Using the entries below, copy out all lines where "hose" is found.

**RECORDS SUPPLIED:**
==*==

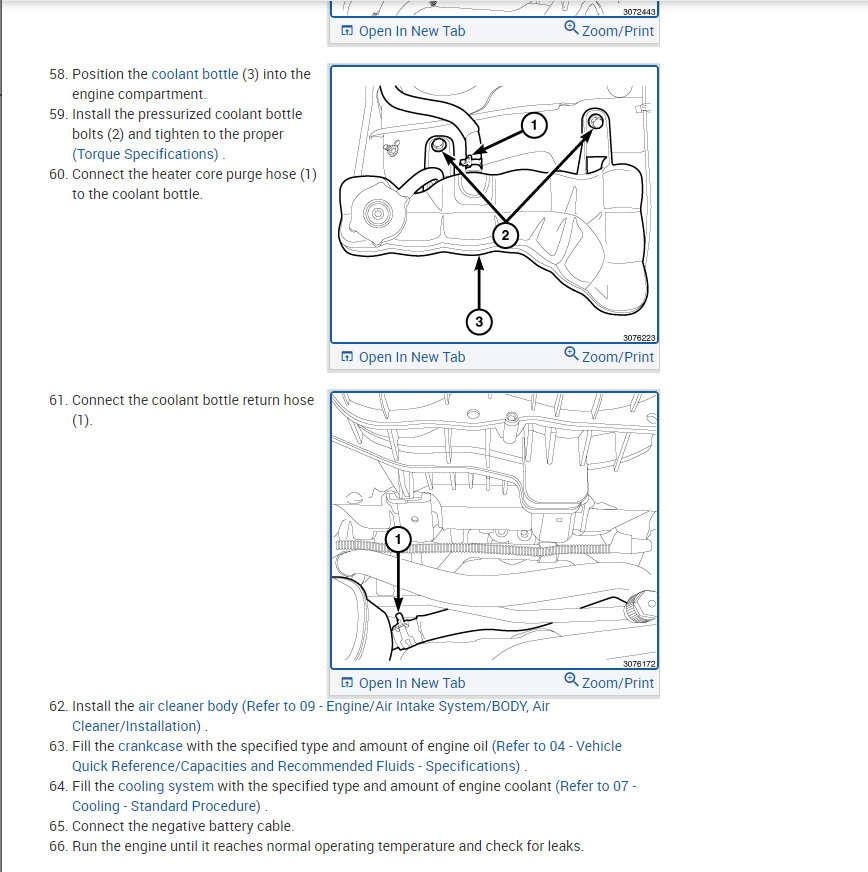 3072443

Open In New Tab
Zoom/Print

58. Position the coolant bottle (3) into the engine compartment.
59. Install the pressurized coolant bottle bolts (2) and tighten to the proper (Torque Specifications) .
60. Connect the heater core purge hose (1) to the coolant bottle.

1
2
3
3076223

Open In New Tab
Zoom/Print

61. Connect the coolant bottle return hose (1).

1
3076172

Open In New Tab
Zoom/Print

62. Install the air cleaner body (Refer to 09 - Engine/Air Intake System/BODY, Air Cleaner/Installation) .
63. Fill the crankcase with the specified type and amount of engine oil (Refer to 04 - Vehicle Quick Reference/Capacities and Recommended Fluids - Specifications) .
64. Fill the cooling system with the specified type and amount of engine coolant (Refer to 07 - Cooling - Standard Procedure) .
65. Connect the negative battery cable.
66. Run the engine until it reaches normal operating temperature and check for leaks.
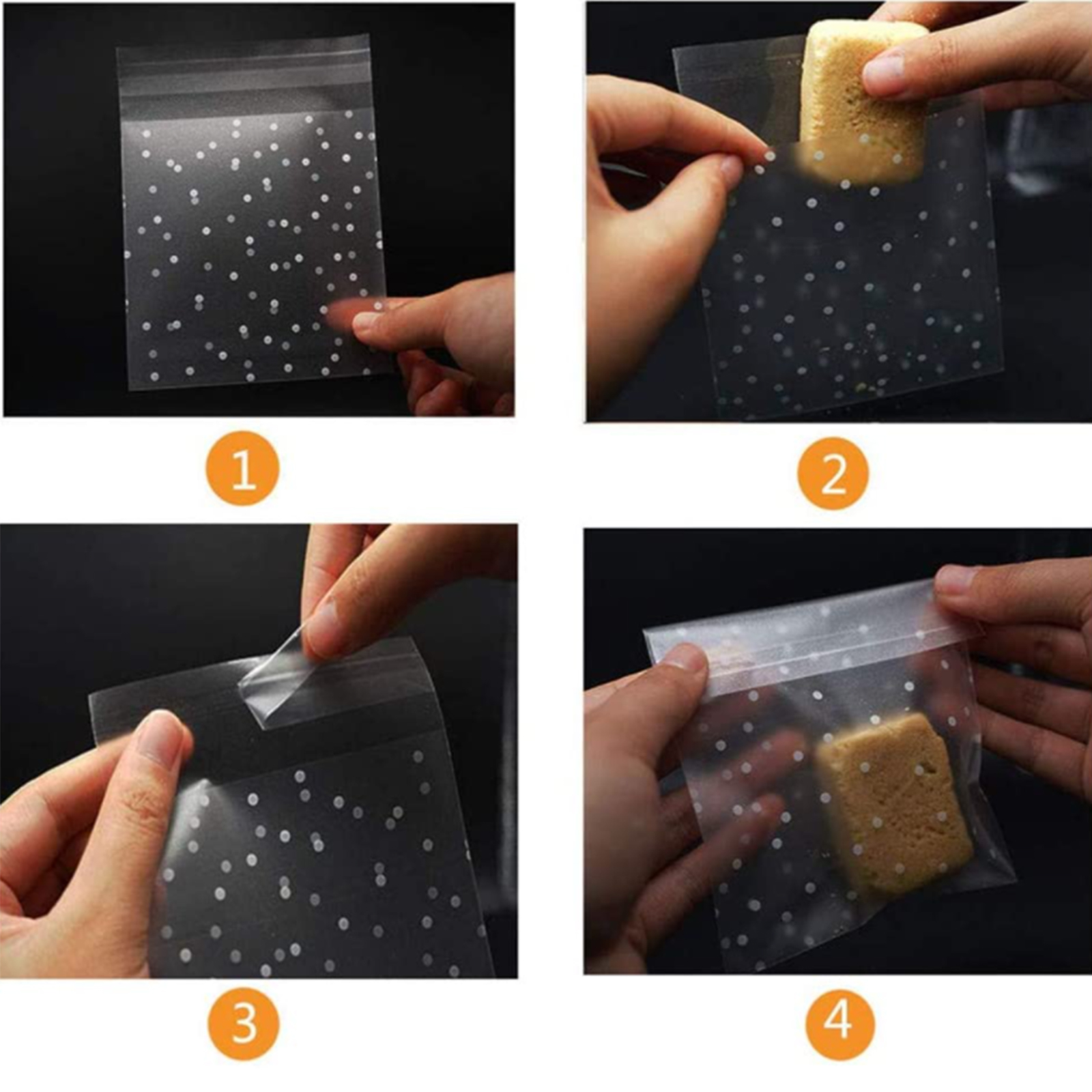 1

2

3

4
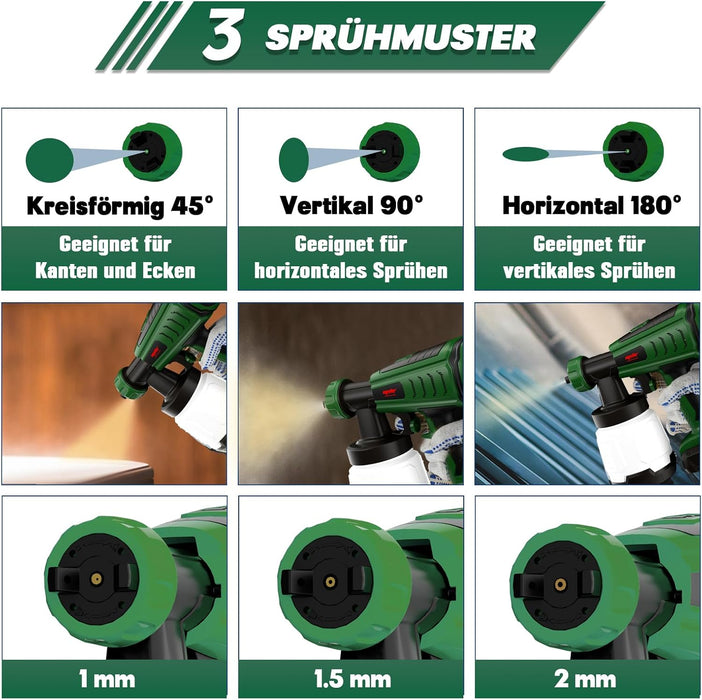 3 SPRÜHMUSTER

Kreisförmig 45°

Geeignet für Kanten und Ecken

Vertikal 90°

Geeignet für horizontales Sprühen

Horizontal 180°

Geeignet für vertikales Sprühen

1 mm

1.5 mm

2 mm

==*==

**EXPECTED OUTPUT:**
60. Connect the heater core purge hose (1) to the coolant bottle.
61. Connect the coolant bottle return hose (1).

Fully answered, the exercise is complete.